__Stored items__.
======

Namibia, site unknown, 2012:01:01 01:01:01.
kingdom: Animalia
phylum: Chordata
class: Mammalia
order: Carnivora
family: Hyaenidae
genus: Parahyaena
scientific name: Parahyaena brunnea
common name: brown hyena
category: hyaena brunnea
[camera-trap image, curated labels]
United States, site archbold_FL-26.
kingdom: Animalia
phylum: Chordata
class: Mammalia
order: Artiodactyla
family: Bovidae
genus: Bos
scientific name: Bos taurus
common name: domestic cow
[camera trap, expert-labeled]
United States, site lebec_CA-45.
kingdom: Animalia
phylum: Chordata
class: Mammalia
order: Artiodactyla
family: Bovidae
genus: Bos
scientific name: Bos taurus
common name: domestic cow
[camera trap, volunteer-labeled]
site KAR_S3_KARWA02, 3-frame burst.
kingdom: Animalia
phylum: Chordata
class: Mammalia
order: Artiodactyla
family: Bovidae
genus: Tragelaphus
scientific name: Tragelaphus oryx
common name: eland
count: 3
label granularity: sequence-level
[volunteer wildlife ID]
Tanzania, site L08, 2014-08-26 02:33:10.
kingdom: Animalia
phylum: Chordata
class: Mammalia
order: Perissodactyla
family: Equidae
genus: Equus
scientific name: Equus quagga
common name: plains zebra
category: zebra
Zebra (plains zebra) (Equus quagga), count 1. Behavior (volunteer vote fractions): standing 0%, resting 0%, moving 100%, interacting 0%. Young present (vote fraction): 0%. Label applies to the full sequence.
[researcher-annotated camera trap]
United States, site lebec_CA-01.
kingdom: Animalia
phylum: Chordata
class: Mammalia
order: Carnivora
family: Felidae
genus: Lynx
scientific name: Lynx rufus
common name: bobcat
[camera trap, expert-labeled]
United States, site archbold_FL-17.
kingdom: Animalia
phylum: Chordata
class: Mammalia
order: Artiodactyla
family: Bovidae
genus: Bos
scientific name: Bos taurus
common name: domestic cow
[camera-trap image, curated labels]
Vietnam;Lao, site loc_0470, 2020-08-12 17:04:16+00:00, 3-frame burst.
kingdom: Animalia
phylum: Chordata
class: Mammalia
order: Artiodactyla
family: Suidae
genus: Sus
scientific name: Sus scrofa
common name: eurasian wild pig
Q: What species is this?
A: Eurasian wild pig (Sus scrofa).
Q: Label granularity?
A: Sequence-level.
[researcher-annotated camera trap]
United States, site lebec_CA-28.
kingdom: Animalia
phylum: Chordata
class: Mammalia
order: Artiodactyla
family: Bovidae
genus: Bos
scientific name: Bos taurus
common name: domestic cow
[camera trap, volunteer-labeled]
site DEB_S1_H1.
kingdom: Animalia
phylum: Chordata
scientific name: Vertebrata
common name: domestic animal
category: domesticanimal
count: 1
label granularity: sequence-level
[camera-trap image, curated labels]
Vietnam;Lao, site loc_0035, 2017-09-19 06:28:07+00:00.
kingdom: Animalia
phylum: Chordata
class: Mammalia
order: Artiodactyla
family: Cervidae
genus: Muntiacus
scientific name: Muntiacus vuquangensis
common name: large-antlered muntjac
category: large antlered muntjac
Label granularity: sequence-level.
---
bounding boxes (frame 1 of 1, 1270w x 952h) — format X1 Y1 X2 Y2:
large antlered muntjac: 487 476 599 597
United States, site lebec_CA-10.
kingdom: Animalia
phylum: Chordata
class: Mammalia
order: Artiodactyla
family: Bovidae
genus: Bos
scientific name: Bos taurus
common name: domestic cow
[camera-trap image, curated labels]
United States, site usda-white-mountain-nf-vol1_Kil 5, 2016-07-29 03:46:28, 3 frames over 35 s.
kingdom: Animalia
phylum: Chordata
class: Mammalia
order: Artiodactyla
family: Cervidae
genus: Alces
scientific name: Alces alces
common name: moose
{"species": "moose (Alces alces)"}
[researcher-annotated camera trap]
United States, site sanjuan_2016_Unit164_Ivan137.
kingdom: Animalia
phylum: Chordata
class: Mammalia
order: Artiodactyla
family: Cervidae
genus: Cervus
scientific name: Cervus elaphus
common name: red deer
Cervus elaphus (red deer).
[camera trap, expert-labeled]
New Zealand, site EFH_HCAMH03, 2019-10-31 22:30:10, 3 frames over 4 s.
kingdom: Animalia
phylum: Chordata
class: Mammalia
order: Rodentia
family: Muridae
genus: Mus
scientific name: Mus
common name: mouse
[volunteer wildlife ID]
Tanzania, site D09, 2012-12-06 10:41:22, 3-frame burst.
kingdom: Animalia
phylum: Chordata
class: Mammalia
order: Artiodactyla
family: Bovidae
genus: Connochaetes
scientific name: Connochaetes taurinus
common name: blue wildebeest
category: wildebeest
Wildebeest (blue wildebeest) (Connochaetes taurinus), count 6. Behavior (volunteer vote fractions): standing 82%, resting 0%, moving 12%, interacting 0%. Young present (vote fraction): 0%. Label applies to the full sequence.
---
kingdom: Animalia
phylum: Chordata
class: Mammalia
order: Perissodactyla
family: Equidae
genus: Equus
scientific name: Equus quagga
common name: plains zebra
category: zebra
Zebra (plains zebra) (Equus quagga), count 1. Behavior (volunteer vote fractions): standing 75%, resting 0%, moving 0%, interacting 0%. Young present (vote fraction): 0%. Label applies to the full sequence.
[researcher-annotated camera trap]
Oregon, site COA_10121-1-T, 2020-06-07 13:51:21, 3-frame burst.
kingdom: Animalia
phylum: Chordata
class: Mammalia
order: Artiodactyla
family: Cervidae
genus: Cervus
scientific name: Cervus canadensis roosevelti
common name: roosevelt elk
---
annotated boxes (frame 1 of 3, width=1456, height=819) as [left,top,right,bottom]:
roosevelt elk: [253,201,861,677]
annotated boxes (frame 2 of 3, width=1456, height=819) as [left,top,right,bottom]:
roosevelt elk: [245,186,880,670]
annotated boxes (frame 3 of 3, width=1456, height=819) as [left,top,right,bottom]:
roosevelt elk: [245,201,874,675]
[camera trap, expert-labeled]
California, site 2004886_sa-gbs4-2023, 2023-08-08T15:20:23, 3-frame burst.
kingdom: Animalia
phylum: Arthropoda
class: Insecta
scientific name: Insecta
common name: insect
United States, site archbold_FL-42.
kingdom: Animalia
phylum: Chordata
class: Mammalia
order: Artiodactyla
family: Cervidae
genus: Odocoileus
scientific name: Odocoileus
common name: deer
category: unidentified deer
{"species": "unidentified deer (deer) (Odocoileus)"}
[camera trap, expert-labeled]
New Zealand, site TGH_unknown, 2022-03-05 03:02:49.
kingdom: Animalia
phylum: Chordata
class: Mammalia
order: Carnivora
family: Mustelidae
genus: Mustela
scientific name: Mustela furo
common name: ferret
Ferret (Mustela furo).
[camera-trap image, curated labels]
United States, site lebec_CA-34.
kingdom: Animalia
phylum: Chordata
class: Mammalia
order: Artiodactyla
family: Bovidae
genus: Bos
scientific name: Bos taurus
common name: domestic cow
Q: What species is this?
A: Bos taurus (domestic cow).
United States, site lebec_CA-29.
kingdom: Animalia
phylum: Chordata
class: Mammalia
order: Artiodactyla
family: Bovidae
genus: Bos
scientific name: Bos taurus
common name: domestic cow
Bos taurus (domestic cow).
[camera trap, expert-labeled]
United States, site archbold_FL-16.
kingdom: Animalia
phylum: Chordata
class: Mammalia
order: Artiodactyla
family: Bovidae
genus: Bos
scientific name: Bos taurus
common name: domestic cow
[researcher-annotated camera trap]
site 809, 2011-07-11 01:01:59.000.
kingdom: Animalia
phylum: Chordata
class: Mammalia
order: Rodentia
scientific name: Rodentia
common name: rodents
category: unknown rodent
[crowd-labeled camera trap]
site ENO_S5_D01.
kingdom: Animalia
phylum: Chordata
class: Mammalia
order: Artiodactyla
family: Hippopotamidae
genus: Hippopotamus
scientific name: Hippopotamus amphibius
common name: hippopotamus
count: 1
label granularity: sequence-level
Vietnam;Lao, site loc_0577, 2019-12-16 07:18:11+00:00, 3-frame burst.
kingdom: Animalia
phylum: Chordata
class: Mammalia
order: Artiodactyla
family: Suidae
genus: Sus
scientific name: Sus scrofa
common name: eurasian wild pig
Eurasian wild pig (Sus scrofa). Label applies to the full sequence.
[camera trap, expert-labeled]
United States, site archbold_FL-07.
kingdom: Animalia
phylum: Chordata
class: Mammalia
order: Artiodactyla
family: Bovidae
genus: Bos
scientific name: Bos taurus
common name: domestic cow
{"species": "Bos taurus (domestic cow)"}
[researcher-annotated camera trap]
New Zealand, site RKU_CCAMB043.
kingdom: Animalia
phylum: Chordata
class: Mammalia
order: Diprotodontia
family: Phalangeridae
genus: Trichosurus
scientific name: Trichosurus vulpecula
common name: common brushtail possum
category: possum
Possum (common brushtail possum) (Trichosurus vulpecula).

======

__ACTIVITY__. Within the data above, the lines from the one with "category: wildebeest" to the one with "scientific name: Mustela furo" must be repeated exactly; no other line belongs in the answer.

__RESULT__.
category: wildebeest
Wildebeest (blue wildebeest) (Connochaetes taurinus), count 6. Behavior (volunteer vote fractions): standing 82%, resting 0%, moving 12%, interacting 0%. Young present (vote fraction): 0%. Label applies to the full sequence.
---
kingdom: Animalia
phylum: Chordata
class: Mammalia
order: Perissodactyla
family: Equidae
genus: Equus
scientific name: Equus quagga
common name: plains zebra
category: zebra
Zebra (plains zebra) (Equus quagga), count 1. Behavior (volunteer vote fractions): standing 75%, resting 0%, moving 0%, interacting 0%. Young present (vote fraction): 0%. Label applies to the full sequence.
[researcher-annotated camera trap]
Oregon, site COA_10121-1-T, 2020-06-07 13:51:21, 3-frame burst.
kingdom: Animalia
phylum: Chordata
class: Mammalia
order: Artiodactyla
family: Cervidae
genus: Cervus
scientific name: Cervus canadensis roosevelti
common name: roosevelt elk
---
annotated boxes (frame 1 of 3, width=1456, height=819) as [left,top,right,bottom]:
roosevelt elk: [253,201,861,677]
annotated boxes (frame 2 of 3, width=1456, height=819) as [left,top,right,bottom]:
roosevelt elk: [245,186,880,670]
annotated boxes (frame 3 of 3, width=1456, height=819) as [left,top,right,bottom]:
roosevelt elk: [245,201,874,675]
[camera trap, expert-labeled]
California, site 2004886_sa-gbs4-2023, 2023-08-08T15:20:23, 3-frame burst.
kingdom: Animalia
phylum: Arthropoda
class: Insecta
scientific name: Insecta
common name: insect
United States, site archbold_FL-42.
kingdom: Animalia
phylum: Chordata
class: Mammalia
order: Artiodactyla
family: Cervidae
genus: Odocoileus
scientific name: Odocoileus
common name: deer
category: unidentified deer
{"species": "unidentified deer (deer) (Odocoileus)"}
[camera trap, expert-labeled]
New Zealand, site TGH_unknown, 2022-03-05 03:02:49.
kingdom: Animalia
phylum: Chordata
class: Mammalia
order: Carnivora
family: Mustelidae
genus: Mustela
scientific name: Mustela furo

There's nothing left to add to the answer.